Customer acquisition is the process of acquiring new customers for business, or converting existing prospect into new clients. This could involve finding customers who previously were not aware of the company product, were not candidates for purchasing your product, or customers who in the past has bought from competitors. Some of these customers might have been old customers, which could be an advantage since more data might be available to them. This could also be a disadvantage since they may carry some bad experience as a result of poor quality of service or product. Importance of client acquisition varies according to the specific business situation of an organization.
This process is specifically concerned with issues like acquiring customers at less cost, acquiring as many customers as possible, acquiring customers who are indigenous and business oriented, acquiring customers who utilize newer business channels etc. Once the prospect makes first purchase he becomes the customer and that is where customer acquisition ends. This includes follow-up non-purchase encounters. Subsequently, customer may request a service or other activities that would strengthen chances of him making a repeat purchase and that further increases customer acquisition costs.

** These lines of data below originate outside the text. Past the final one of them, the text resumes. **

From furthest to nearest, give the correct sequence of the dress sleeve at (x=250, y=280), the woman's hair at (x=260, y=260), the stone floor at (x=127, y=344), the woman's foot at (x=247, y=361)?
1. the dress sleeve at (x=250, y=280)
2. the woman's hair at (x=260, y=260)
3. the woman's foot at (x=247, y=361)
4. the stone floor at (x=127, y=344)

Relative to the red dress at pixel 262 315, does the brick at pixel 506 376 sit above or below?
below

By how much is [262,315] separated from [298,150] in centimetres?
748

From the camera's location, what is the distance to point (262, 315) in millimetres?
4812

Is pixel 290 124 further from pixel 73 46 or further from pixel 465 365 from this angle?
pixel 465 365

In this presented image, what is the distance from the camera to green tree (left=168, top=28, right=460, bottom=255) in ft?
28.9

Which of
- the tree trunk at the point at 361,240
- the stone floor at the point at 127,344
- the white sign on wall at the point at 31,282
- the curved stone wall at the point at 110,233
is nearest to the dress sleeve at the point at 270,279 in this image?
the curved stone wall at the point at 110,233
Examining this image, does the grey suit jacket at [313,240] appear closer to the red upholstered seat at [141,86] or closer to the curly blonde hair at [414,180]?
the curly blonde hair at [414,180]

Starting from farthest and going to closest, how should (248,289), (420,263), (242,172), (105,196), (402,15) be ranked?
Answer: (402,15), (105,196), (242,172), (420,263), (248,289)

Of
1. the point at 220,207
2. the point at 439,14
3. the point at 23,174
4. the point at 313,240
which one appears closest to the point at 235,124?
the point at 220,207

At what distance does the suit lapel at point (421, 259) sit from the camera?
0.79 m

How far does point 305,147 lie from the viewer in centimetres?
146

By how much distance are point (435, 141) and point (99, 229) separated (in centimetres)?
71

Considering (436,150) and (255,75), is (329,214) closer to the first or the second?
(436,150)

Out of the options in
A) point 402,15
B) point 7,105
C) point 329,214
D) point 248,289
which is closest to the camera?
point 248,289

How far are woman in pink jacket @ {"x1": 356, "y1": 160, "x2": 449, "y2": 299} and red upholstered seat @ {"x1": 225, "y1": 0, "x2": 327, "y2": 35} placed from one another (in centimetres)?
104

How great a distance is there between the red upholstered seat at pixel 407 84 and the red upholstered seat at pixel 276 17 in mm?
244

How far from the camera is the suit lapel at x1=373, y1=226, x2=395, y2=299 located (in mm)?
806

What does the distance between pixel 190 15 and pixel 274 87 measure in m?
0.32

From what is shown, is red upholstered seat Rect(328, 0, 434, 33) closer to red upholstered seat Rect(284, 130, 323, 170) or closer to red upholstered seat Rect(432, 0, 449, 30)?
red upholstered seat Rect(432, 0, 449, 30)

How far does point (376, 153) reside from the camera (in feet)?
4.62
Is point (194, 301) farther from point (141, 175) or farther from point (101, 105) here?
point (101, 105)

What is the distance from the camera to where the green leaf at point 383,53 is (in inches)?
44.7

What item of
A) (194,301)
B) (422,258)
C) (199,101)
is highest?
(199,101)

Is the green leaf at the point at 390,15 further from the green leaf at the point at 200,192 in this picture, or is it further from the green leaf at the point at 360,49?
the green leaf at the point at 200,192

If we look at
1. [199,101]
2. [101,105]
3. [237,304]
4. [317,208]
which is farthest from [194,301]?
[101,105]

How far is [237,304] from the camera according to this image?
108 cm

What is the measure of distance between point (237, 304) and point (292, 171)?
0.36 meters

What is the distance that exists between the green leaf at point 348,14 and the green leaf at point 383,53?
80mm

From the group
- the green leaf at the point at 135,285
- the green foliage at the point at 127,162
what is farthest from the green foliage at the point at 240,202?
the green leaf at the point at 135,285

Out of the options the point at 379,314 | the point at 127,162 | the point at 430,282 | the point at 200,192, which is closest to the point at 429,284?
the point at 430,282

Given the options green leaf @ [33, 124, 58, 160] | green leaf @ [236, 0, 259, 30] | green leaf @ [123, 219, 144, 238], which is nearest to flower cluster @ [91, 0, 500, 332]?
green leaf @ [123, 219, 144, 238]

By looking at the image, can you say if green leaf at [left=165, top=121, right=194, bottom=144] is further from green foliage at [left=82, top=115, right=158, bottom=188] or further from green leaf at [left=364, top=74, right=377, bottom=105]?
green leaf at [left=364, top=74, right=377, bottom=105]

Customers acquisition only makes sense if their future customer potential, or discounted future value exceeds his acquisition costs, and sometimes in order to acquire more customers companies broaden acquisition effort which may have a negative effect in lower response rates of their acquisition campaigns. Sometime acquisition strategies are two-fold. Company may want to increase awareness through some sort of mass-communication channel offering free-trials, or introductory offers on their products or services, or they may work on brand positioning differentiating themselves from competition offering specific expectations. End goal of either strategy is to provide product/service experience at the right price which would lead into increases satisfaction which is emotional category that would most likely lead into repeat purchase. Part of successful acquisition efforts is right pricing which can be “penetration pricing” – price low to acquire customers and raise prices later, or “introductory” pricing that is given to a specific market segment and then taken away once their retention figures become steady.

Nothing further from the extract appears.